## PROBLEM DETAILS
Pull out every line of the records that contains the word "this". Case matters.

## DATA RECORDS
** START **

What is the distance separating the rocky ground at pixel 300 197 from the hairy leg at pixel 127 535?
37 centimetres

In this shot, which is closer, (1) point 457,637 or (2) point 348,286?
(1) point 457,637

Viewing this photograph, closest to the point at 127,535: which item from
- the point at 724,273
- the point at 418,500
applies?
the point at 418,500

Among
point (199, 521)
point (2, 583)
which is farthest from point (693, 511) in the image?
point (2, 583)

** END **
** START **

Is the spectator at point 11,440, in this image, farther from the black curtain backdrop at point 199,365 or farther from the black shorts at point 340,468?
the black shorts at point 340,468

** END **

## FINISHED EXERCISE
In this shot, which is closer, (1) point 457,637 or (2) point 348,286?
Viewing this photograph, closest to the point at 127,535: which item from
Is the spectator at point 11,440, in this image, farther from the black curtain backdrop at point 199,365 or farther from the black shorts at point 340,468?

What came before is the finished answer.